Exact computation of the partition function is known to be intractable, necessitating approximate inference techniques. Existing methods for approximate inference are slow to converge for many benchmarks. The control of accuracy-complexity trade-off is also non-trivial in many of these methods. We propose a novel incremental build-infer-approximate (IBIA) framework for approximate inference that addresses these issues. In this framework, the probabilistic graphical model is converted into a sequence of clique tree forests (SCTF) with bounded clique sizes. We show that the SCTF can be used to efficiently compute the partition function. We propose two new algorithms which are used to construct the SCTF and prove the correctness of both. The first is an algorithm for incremental construction of CTFs that is guaranteed to give a valid CTF with bounded clique sizes and the second is an approximation algorithm that takes a calibrated CTF as input and yields a valid and calibrated CTF with reduced clique sizes as the output. We have evaluated our method using several benchmark sets from recent UAI competitions and our results show good accuracies with competitive runtimes.

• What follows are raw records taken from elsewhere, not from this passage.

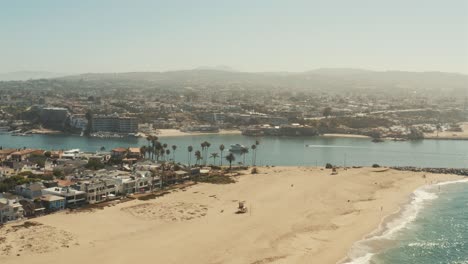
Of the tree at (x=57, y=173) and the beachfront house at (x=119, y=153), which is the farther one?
the beachfront house at (x=119, y=153)

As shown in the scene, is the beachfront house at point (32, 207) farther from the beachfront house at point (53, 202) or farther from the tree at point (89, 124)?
the tree at point (89, 124)

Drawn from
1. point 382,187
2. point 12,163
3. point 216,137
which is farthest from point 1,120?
point 382,187

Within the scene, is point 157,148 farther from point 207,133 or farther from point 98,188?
point 207,133

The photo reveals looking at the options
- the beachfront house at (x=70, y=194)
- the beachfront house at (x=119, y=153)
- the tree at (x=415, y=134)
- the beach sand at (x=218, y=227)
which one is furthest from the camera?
the tree at (x=415, y=134)

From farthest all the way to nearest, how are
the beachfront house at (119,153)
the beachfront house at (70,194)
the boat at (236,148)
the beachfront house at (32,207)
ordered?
the boat at (236,148) < the beachfront house at (119,153) < the beachfront house at (70,194) < the beachfront house at (32,207)

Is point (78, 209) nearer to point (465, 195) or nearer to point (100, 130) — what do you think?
point (465, 195)

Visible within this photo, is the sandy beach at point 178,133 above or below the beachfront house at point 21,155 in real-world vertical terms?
below

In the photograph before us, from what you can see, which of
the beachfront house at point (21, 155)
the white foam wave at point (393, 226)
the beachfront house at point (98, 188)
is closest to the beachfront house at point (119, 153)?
the beachfront house at point (21, 155)

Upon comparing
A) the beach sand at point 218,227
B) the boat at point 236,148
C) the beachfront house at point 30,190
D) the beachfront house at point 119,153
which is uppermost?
the beachfront house at point 30,190
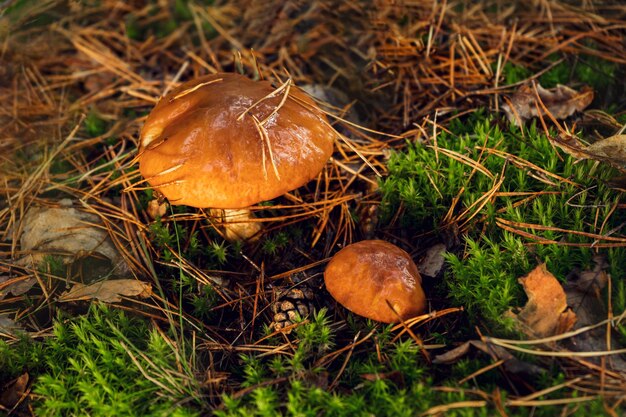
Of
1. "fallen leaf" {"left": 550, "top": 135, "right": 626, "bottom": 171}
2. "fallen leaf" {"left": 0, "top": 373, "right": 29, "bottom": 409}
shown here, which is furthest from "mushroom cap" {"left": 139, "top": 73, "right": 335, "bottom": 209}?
"fallen leaf" {"left": 550, "top": 135, "right": 626, "bottom": 171}

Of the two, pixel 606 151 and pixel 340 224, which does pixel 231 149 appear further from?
pixel 606 151

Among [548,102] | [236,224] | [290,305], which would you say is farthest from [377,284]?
[548,102]

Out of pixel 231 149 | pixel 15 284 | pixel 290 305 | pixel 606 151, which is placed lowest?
pixel 290 305

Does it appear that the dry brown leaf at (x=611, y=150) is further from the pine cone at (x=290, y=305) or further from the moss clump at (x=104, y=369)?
the moss clump at (x=104, y=369)

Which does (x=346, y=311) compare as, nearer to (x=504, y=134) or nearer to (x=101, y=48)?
(x=504, y=134)

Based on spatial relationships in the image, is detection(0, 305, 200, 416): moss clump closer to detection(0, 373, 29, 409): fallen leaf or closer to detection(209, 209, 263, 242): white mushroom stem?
detection(0, 373, 29, 409): fallen leaf

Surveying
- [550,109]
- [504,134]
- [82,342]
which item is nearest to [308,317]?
[82,342]
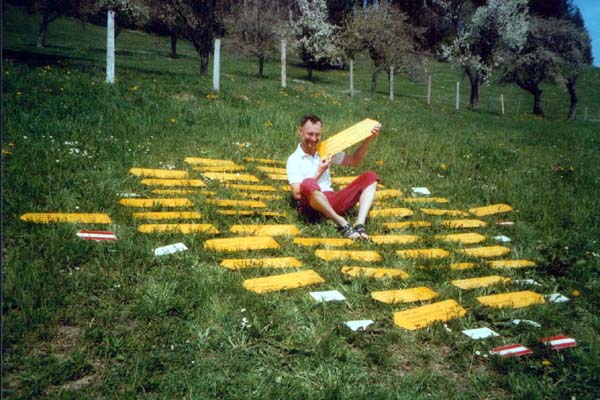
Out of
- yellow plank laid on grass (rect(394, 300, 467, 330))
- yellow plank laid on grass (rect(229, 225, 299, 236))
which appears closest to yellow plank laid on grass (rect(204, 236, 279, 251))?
yellow plank laid on grass (rect(229, 225, 299, 236))

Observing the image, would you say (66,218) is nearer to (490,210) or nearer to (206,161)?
(206,161)

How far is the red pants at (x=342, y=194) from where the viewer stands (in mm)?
4617

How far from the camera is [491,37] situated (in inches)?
1239

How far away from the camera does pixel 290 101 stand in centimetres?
1337

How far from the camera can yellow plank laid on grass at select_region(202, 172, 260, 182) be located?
19.6ft

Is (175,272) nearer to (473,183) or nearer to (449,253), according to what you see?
(449,253)

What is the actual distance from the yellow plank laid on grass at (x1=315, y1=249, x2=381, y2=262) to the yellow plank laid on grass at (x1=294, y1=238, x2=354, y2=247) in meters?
0.20

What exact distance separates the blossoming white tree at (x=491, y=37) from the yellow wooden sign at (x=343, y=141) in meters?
28.3

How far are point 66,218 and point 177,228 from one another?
3.04ft

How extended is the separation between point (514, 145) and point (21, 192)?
33.3 ft

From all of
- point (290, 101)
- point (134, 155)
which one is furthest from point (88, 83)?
point (290, 101)

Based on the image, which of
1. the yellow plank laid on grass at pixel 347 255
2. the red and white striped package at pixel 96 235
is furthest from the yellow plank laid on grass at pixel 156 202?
the yellow plank laid on grass at pixel 347 255

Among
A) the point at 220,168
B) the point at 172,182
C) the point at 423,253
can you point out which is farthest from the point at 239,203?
the point at 423,253

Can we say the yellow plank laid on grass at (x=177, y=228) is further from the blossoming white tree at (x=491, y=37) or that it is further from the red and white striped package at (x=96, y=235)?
the blossoming white tree at (x=491, y=37)
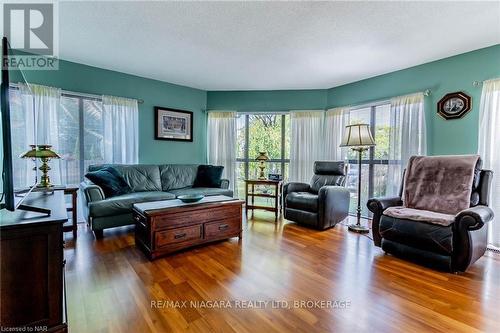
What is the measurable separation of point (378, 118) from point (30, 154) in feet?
15.3

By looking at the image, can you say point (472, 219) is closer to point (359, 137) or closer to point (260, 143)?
point (359, 137)

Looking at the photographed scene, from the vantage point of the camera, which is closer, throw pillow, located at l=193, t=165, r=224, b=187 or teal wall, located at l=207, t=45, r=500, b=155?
teal wall, located at l=207, t=45, r=500, b=155

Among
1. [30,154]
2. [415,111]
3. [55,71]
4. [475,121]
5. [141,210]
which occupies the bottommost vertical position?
[141,210]

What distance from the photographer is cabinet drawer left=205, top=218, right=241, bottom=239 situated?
2684 mm

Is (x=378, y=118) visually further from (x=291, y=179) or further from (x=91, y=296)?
(x=91, y=296)

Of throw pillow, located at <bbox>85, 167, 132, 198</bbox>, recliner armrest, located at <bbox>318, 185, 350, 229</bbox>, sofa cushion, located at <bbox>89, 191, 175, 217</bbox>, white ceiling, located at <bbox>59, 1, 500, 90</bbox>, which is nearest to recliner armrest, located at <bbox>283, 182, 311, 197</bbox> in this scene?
recliner armrest, located at <bbox>318, 185, 350, 229</bbox>

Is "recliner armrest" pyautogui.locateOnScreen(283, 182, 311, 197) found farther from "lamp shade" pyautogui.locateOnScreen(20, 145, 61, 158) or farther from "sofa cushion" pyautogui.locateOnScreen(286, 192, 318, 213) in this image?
"lamp shade" pyautogui.locateOnScreen(20, 145, 61, 158)

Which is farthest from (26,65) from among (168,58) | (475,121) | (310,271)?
(475,121)

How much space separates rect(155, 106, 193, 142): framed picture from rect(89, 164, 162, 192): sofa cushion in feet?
2.36

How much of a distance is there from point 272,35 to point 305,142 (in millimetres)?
2394

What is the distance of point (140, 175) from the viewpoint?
372 cm

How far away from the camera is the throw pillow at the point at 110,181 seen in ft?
9.99

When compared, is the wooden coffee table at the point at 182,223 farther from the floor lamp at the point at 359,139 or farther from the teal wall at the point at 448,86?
the teal wall at the point at 448,86

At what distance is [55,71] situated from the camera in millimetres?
3293
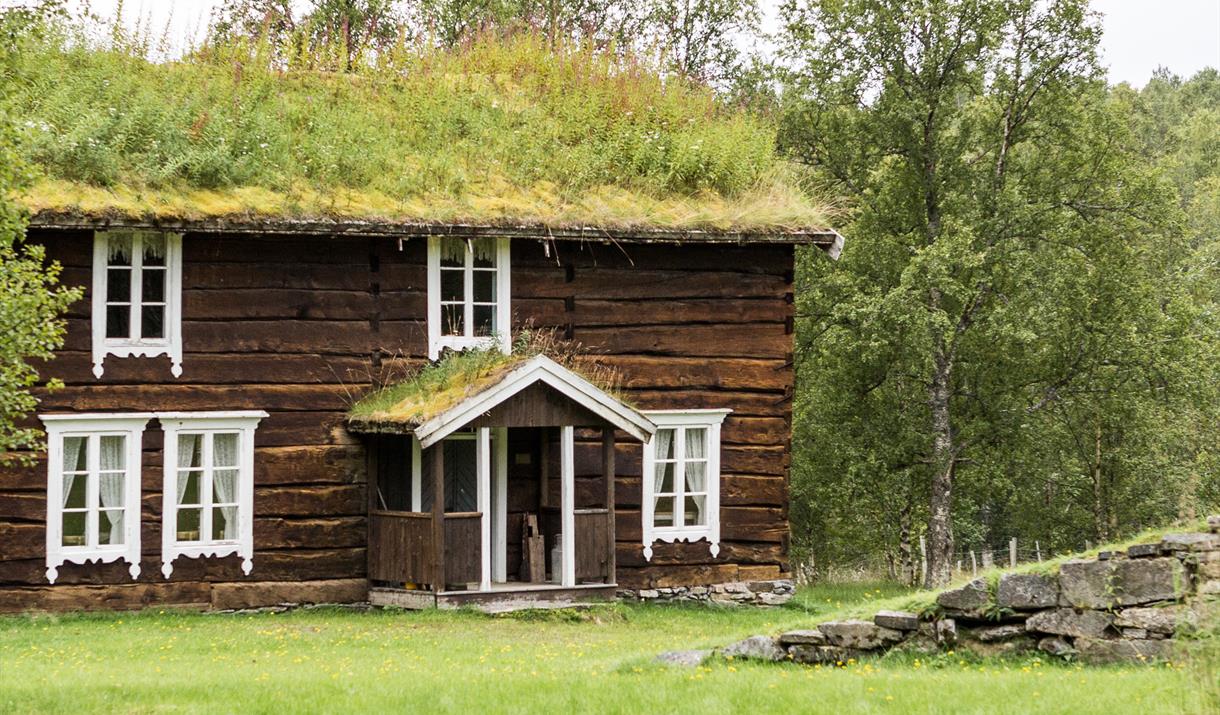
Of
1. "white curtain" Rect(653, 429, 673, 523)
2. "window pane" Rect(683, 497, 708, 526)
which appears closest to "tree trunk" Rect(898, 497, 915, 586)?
"window pane" Rect(683, 497, 708, 526)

翻译：精确计算分区函数被认为是不可解的，因此需要近似推断技术。现有的近似推断方法在许多基准测试中收敛速度缓慢。控制精度-复杂度平衡在许多这些方法中也是非常棘手的。我们提出了一个新颖的增量构建推理-近似 (IBIA) 框架，用于近似推断，解决了这些问题。在这个框架中，概率图模型被转换成具有有界团大小的一系列团树森林 (SCTF)。我们表明，SCTF 可以用于高效地计算分区函数。我们提出了两个新算法，用于构建 SCTF，并证明了它们的正确性。第一个算法是用于增量构建 CTF 的算法，保证给出一个具有有界团大小的有效 CTF。第二个算法是一种近似算法，它以校准的 CTF 作为输入，将一组具有减小团大小的有效和校准的 CTF 作为输出。我们使用最近的 UAI 竞赛中的几组基准集来评估我们的方法，结果显示了良好的精度和有竞争力的运行时间。